Con el tiempo a las huestes de Don Santiago se les darían las gracias por los servicios prestados, un buen lugar en los relatos oficiales de la transición, pero quienes se llevarían las cartas del triunfo, serían las huestes de Felipe González.

Se debe reconocer que la cuestión funcionó. La hoja de ruta trazada llegó al destino que se pretendía: una democracia formal que no alterase las estructuras del antiguo régimen, sino su adaptación modernizadora a las nuevas circunstancias. Y más por pasiva que por activa, más por utilitarismo que creencia, más por desencanto que por encanto, la sociedad aceptó mayoritariamente el llamado régimen del 78.

Pero un día llegó la crisis.

La crisis económica derivó en social y ésta en institucional. Y lo institucional tiene más importancia de lo que parece: es el edificio sobre el cual se sustenta cualquier régimen político. Se pueden tener muertos de hambre y miseria dentro de ese edifico, pero no permitir que este se derrumbe. Y aunque eso no fuese a ocurrir, se observaban grietas: el bipartidismo (con adornos) y la monarquía, elementos legitimadores del régimen, no gozaban de buena salud, sacudidos por la corrupción y otros males. A esto había que añadir el tema territorial de Cataluña. Además la crisis tenía un efecto clave: el empobrecimiento de unas clases medias sobre las que se había sustentado el consenso del 78.

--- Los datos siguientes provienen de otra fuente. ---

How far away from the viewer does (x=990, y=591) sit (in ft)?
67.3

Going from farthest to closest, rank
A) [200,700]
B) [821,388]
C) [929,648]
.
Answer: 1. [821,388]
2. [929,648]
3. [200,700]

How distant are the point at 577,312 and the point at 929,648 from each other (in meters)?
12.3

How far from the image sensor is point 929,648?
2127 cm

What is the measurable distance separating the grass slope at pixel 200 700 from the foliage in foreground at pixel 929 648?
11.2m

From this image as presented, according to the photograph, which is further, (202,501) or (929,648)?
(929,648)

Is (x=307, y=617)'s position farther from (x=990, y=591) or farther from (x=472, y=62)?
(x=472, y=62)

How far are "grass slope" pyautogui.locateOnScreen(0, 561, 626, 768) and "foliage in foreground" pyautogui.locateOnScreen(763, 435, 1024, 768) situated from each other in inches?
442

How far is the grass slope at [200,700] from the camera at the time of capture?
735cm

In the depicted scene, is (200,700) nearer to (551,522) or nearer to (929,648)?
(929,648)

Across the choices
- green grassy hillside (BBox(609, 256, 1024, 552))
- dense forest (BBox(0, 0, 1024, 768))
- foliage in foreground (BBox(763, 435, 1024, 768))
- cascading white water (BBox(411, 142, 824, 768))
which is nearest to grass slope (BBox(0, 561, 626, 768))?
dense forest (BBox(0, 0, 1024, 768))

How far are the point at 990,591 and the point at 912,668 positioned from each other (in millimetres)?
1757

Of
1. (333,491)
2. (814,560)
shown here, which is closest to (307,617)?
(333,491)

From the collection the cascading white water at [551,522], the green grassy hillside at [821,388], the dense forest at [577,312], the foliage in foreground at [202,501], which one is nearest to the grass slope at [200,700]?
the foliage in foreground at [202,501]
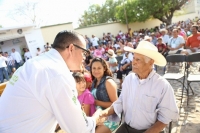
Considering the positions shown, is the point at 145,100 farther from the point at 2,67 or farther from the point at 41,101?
the point at 2,67

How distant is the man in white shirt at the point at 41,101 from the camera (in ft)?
3.89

En la pasiva sociedad española se percibía la necesidad de un cambio, creció la movilización y la organización (en buena parte espontanea, a la vieja tradición libertaria española), pues las ilusiones basadas en los escaparates consumistas y algún otro, estaban quebrados. Se necesitaba una nueva hoja de ruta para esa palabra mágica que atraviesa las últimas décadas de la vida política: cambio. Y se recurrió otra vez al viejo método lampedusiano, aunque fuese en plan posmoderno.

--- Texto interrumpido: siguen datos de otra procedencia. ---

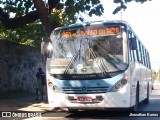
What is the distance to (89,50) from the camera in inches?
463

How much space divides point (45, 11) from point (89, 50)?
18.3 ft

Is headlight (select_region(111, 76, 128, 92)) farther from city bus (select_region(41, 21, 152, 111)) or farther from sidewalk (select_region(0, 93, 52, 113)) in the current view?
sidewalk (select_region(0, 93, 52, 113))

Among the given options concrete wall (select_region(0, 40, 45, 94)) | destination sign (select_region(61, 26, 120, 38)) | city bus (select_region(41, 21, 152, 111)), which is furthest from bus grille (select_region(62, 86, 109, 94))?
concrete wall (select_region(0, 40, 45, 94))

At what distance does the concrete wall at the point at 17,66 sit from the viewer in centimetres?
1923

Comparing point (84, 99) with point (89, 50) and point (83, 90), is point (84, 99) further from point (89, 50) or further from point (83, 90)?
point (89, 50)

Ya en su tiempo Don Santiago (y otros desde luego), sabían como debían encauzarse las ilusiones de quienes aspiraban a un cambio, y llevarlo a otros puertos. La supremacía de la identidad sobre la ideología, en que la persona en pro de no descarrilar, de no quedarse solo o aislado, se identifica con el elemento comunitario (el Partido con mayúsculas), que no por casualidad suele estar dominado por el aparato. El posibilismo, que las propuestas alcancen logros en lo inmediato y no utópicas propuestas de largo plazo. El miedo, como los ruidos de sables que abundaron, con afán de condicionar más que efectivos y que en esta segunda son las amenazas de los poderes económicos. Y por supuesto el «enemigo necesario»: desde los sectores anticomunistas de la primera transición (que hasta ahora resucitan), hasta la caverna mediática que con un lenguaje extremista, ataques burdos, un estilo zafio y agresivo, produce un efectivo papel de contrapropaganda. Como señala un aforismo budista: «Para los extraviados las ilusiones de los tres mundos: Mundo aparente, mundo sensible, mundo espiritual.»

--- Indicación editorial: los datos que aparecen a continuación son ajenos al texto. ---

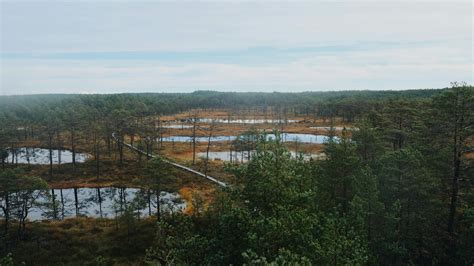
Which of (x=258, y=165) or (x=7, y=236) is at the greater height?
(x=258, y=165)

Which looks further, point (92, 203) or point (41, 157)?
point (41, 157)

De la primera a esta segunda transición en la que estamos inmersos, la sociedad ha cambiado, existe un mayor nivel cultural y sobre todo académico, más posibilidades de información y comunicación (internet, redes) impensables en aquellos tiempos. Pero también vivimos en una burbuja que han sabido captar muy bien los gurús de la nueva política: Somos hijos de la era de la imagen. De las frases cortas y mil veces repetidas. De las consignas fáciles y pegadizas como la canción del verano. De la sobreactuación. Se emplean términos genéricos de connotación positiva, pero sin especificar. Una curiosa utilización de verbos sin sustantivo, pura acción, sin objetivo. Los grandes análisis de fondo, han pasado a mejor vida. Quedan las liturgias emotivas, donde conviven las viejas canciones (La estaca) con el Yes We Can de Obama. Lo castizo y lo posmoderno han terminado por resultar una buena combinación: se eleva la emotividad, se reduce el espíritu crítico.

¿Y qué pasa con esos aparatos de partido que tanto se esforzó Don Santiago por controlar y tantos problemas le dieron? No han cambiado mucho, la endogamia y las luchas cainitas por el poder se reproducen con rapidez. Lo que se vendió como sistemas horizontales y asamblearios, ha terminado por derivar en sistemas piramidales, con nuevas formas de caudillismo, que para sí hubiera querido Don Santiago. Unos hiperliderazgos curtidos en platós televisivos, determinantes, por ejemplo en esas ?primarias?, donde lo plebiscitario se confunde con lo democrático.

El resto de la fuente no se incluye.